Security teams constantly strive for mindshare and alignment within the business. Seasoned security leaders often describe how security needs to serve the business and how it depends on business buy-in about the importance of security to succeed. As a result, security teams invest a lot in raising security awareness, educating business users, and explaining why security is crucial to the business and cannot succeed without business users.
Without buy-in from business leaders, security teams can apply security measures only through formal gates, enforced controls, and corporate policies that, without proper communication, can often cause frustration and end up making the business buy-in problem worse. When business teams see security as a business-enabler, however, the conversation changes completely. People reach out to security to get input early on in the process, and security teams can focus on helping teams assess where to invest their security efforts.
This dynamic is so fundamental to organizations that often security leaders focus most of their efforts on building relationships with business leaders to get that executive buy-in. In the best cases, that also translates to bringing business units and security teams closer together. With this lens, we can see just how important and transformational DevSecOps is. Suddenly, development teams more easily collaborate and even sometimes lead the effort for better security. The indirect effect of having more people — that is, developers, not just security professionals — thinking with a security mindset can be transformational to the ability of the security team to make big strides forward.
An organization where lots of developers understand and push for security in their day-to-day work is far more likely to go along with large security projects like rolling out a new identity system or applying zero trust, even though those might require some patience from users during implementation. This indirect effect could end up being much more important than the fact that we now have automated security tests as part of the CI/CD, even though those are important as well.
Bringing Developers Closer to the Security Mindset
One possible explanation for the success of DevSecOps is the value of automation. Whether it's through catching syntax errors, identifying an insecure dependency, or detecting hard-coded secrets, automated security testing helps developers achieve more in less time. The argument that automation is the reason why developers are jumping on the security bandwagon seems to imply that developers always saw the importance of security but lacked the resources to act on it.
While automation is extremely helpful, I find that the change in mindset for some development teams is far greater than just a change in the resources discussion. More and more developers are seeing security as part of their responsibility, rather than the responsibility of someone else.
There is a bigger shift here than just a reduction in the cost of applying good security practices. Security teams started talking to developers in the language of developers, rather than the language of security. This is a crucial point. Instead of painting a beautiful picture of how security should work, DevSecOps shifts the conversation to a much more practical one: How do we make one step forward to where our developers actually are?
Note that the goal remains the same — guiding developer teams toward a beautiful picture of how security should work. However, crucially, we start off at the practical side of the discussion and help guide every step of the journey rather than describe a future that seems far away or even impractical.
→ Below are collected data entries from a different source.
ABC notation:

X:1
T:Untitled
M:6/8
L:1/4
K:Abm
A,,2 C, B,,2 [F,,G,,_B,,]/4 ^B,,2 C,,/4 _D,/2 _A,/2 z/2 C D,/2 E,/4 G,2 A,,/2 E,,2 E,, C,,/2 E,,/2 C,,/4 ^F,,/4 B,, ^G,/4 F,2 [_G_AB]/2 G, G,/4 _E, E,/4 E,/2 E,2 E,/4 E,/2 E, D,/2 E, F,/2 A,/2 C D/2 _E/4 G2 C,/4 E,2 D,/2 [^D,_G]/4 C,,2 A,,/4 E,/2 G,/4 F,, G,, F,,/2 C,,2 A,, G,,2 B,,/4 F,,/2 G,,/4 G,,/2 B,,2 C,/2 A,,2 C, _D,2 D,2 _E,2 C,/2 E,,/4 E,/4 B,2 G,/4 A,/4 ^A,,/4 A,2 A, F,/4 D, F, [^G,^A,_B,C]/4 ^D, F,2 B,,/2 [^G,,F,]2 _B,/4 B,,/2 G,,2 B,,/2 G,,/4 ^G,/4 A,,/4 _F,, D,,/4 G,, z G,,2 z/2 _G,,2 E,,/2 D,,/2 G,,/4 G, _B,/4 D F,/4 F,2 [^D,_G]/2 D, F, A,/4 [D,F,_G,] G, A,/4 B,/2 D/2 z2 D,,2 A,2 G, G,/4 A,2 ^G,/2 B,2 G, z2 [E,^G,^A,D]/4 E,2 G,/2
By shifting the security conversation to the language of developers and meeting them where they are, security teams and developers now share a security mindset, which helps with both day-to-day operations and the large security strides forward that require developer buy-in.
While the success with developers is important, security still struggles with getting mindshare for a much larger portion of corporate employees, namely business users. Can we apply lessons learned from DevSecOps to bringing business users closer to security?
The Times They Are A-Changin'
In recent years, business units have been experiencing a tectonic shift brought forth by low-code/no-code platforms. By gaining the skills required to facilitate business processes or create custom applications on their own, business units have drastically reduced their reliance on IT and continue to accelerate digital transformation. Leading analyst firms predict that most enterprise applications will be developed using low-code/no-code by 2025, and surveys reveal that business users are already a large part of — and in some cases, the majority of — low-code/no-code builders.
The trend of business users becoming builders can be both a challenge and an opportunity for security teams. If left outside of security's perceived scope of responsibility, it will lead to a significant growth in shadow IT. However, it also presents an unprecedented opportunity to cultivate a security mindset with business users. If DevSecOps made developers more security-aware, an equivalent for low-code/no-code could do the same for business users. As with developers, the fundamental change of bringing business users closer to the security mindset would mean drastically increasing security mindshare across the organization. Low-code/no-code presents a unique security awareness opportunity.
When trying to capture the security awareness opportunity that low-code/no-code presents, we should apply the lessons we learned from DevSecOps by meeting business users where they are. The low-code/no-code development process significantly differs from pro-code DevOps. Many business users nowadays are building their applications and automating their processes with low-code/no-code. Security teams should familiarize themselves with those platforms and their development processes, and learn how to talk about security for such purpose-built applications in the native language of business development.
Low-code/no-code is so dominant with business users that it is already being used for business-critical applications within many organizations even if their security teams don't know about it. With analysts predicting that 70% of new enterprise applications will be built with low-code/no-code in three years, it is apparent that we have a unique window of opportunity to affect the way that these applications will get built. But even more importantly, this is an opportunity to influence the next generation of developers — namely business users — and the way they will think about security and their roles in it.